Rewrite every line of the listing below, replacing "vantage point" with "viewpoint" and changing nothing else.

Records
——

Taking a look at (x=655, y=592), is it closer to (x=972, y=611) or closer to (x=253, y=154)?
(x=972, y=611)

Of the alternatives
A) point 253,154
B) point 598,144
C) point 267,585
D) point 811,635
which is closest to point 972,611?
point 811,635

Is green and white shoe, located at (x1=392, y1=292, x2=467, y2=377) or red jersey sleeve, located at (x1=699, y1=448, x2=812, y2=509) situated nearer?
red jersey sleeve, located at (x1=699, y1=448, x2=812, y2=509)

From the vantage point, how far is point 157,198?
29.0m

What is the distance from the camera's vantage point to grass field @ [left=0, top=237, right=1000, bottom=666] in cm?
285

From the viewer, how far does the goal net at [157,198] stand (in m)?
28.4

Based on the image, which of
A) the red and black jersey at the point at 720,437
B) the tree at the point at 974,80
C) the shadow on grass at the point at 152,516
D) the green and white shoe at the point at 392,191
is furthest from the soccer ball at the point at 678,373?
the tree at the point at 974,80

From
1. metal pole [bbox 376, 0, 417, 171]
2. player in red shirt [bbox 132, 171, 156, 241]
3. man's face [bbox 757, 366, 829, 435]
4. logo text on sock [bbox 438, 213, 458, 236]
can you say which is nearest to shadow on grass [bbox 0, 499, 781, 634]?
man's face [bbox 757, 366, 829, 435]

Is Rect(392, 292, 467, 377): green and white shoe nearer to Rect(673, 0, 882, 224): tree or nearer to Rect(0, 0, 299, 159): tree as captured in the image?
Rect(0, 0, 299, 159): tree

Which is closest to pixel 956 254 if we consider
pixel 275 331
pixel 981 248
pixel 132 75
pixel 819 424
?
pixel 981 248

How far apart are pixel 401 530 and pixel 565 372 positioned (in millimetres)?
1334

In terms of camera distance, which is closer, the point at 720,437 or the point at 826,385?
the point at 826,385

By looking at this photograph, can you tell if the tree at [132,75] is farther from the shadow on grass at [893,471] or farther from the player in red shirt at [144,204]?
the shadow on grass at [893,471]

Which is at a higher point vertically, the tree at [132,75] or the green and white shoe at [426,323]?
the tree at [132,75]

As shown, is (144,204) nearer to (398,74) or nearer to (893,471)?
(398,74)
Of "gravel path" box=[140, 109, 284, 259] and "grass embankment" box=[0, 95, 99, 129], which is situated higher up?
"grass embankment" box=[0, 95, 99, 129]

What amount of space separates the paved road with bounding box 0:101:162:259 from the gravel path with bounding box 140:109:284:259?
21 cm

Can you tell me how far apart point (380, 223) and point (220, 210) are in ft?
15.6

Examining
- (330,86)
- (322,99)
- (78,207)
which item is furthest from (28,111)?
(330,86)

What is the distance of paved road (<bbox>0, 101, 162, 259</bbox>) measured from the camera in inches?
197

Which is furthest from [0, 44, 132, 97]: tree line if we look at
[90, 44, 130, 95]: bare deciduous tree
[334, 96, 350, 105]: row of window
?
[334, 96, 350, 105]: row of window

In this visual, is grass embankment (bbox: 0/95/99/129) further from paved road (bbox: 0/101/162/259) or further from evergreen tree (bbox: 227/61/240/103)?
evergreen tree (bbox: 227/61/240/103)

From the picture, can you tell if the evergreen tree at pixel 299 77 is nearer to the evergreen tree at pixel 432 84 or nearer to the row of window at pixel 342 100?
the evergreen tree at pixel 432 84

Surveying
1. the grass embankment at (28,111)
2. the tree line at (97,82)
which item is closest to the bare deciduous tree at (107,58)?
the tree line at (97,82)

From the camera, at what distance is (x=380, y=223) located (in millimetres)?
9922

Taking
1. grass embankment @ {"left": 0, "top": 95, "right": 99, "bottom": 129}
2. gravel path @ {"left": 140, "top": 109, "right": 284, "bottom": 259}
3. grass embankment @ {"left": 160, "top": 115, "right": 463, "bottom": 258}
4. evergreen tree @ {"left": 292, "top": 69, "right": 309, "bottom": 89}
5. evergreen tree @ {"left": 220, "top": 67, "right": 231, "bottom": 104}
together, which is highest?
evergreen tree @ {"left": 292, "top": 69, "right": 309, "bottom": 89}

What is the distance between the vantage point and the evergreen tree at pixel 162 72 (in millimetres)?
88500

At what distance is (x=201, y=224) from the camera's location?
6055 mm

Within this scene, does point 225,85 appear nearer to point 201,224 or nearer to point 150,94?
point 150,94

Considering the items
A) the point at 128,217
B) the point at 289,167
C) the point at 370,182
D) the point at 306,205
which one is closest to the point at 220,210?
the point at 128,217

——

Finished task.
Taking a look at (x=655, y=592), is it closer to (x=972, y=611) or closer to (x=253, y=154)?
(x=972, y=611)

Of the alternatives
A) point 253,154
B) point 598,144
C) point 267,585
D) point 811,635
which is closest to point 972,611?
point 811,635

Is green and white shoe, located at (x1=392, y1=292, x2=467, y2=377) or red jersey sleeve, located at (x1=699, y1=448, x2=812, y2=509) situated nearer?
red jersey sleeve, located at (x1=699, y1=448, x2=812, y2=509)

From the viewpoint, how far is point 157,198?
29.0m

What is the distance from the camera's viewpoint to grass field @ [left=0, top=237, right=1000, bottom=666] in cm?
285

From the viewer, how far does the goal net at [157,198] stand (in m)?
28.4

Based on the image, which of
A) the red and black jersey at the point at 720,437
B) the tree at the point at 974,80
C) the shadow on grass at the point at 152,516
D) the green and white shoe at the point at 392,191
is furthest from the soccer ball at the point at 678,373?
the tree at the point at 974,80

From
1. metal pole [bbox 376, 0, 417, 171]
2. player in red shirt [bbox 132, 171, 156, 241]
3. man's face [bbox 757, 366, 829, 435]
4. logo text on sock [bbox 438, 213, 458, 236]
can you say which is nearest to shadow on grass [bbox 0, 499, 781, 634]?
man's face [bbox 757, 366, 829, 435]

Is Rect(392, 292, 467, 377): green and white shoe nearer to Rect(673, 0, 882, 224): tree or nearer to Rect(0, 0, 299, 159): tree as captured in the image?
Rect(0, 0, 299, 159): tree

Which is closest to pixel 956 254 if we consider
pixel 275 331
pixel 981 248
pixel 132 75
pixel 819 424
?
pixel 981 248

How far apart are pixel 401 530 and pixel 565 372 positioned (in millimetres)?
1334

In terms of camera distance, which is closer, the point at 720,437 or the point at 826,385?
the point at 826,385

By looking at this photograph, can you tell if the tree at [132,75] is farther from the shadow on grass at [893,471] or farther from the player in red shirt at [144,204]?
the shadow on grass at [893,471]

Which is at a higher point vertically, the tree at [132,75] or the green and white shoe at [426,323]?
the tree at [132,75]

As shown, is (144,204) nearer to (398,74) or nearer to (893,471)?
(398,74)
Of "gravel path" box=[140, 109, 284, 259] and "grass embankment" box=[0, 95, 99, 129], which is situated higher up?
"grass embankment" box=[0, 95, 99, 129]

What amount of space separates the paved road with bounding box 0:101:162:259 from the gravel path with bounding box 140:109:284:259?
21 cm

Can you tell me how far apart point (380, 223) and point (220, 210) are in ft?
15.6

Examining
- (330,86)
- (322,99)
- (78,207)
which item is furthest from (28,111)?
(330,86)

What is the distance of paved road (<bbox>0, 101, 162, 259</bbox>) measured from the camera in inches?
197

Which is furthest from [0, 44, 132, 97]: tree line if we look at
[90, 44, 130, 95]: bare deciduous tree
[334, 96, 350, 105]: row of window
?
[334, 96, 350, 105]: row of window

In this visual, is grass embankment (bbox: 0/95/99/129) further from paved road (bbox: 0/101/162/259) or further from evergreen tree (bbox: 227/61/240/103)?
evergreen tree (bbox: 227/61/240/103)

From the picture, can you tell if the evergreen tree at pixel 299 77 is nearer to the evergreen tree at pixel 432 84 or nearer to the row of window at pixel 342 100?
the evergreen tree at pixel 432 84

Surveying
1. the grass embankment at (28,111)
2. the tree line at (97,82)
which item is closest to the bare deciduous tree at (107,58)?
the tree line at (97,82)

From the camera, at what distance is (x=380, y=223) located (in millimetres)?
9922

Taking
1. grass embankment @ {"left": 0, "top": 95, "right": 99, "bottom": 129}
2. gravel path @ {"left": 140, "top": 109, "right": 284, "bottom": 259}
3. grass embankment @ {"left": 160, "top": 115, "right": 463, "bottom": 258}
4. evergreen tree @ {"left": 292, "top": 69, "right": 309, "bottom": 89}
5. evergreen tree @ {"left": 220, "top": 67, "right": 231, "bottom": 104}
together, which is highest?
evergreen tree @ {"left": 292, "top": 69, "right": 309, "bottom": 89}

What is the distance between the viewpoint and the evergreen tree at pixel 162 72 (in millimetres)?
88500

At what distance is (x=201, y=224) from the camera's location?
6055 mm

Within this scene, does point 225,85 appear nearer to point 201,224 or nearer to point 150,94?
point 150,94

Considering the items
A) the point at 128,217
B) the point at 289,167
C) the point at 370,182
D) the point at 306,205
which one is closest to the point at 220,210?
the point at 128,217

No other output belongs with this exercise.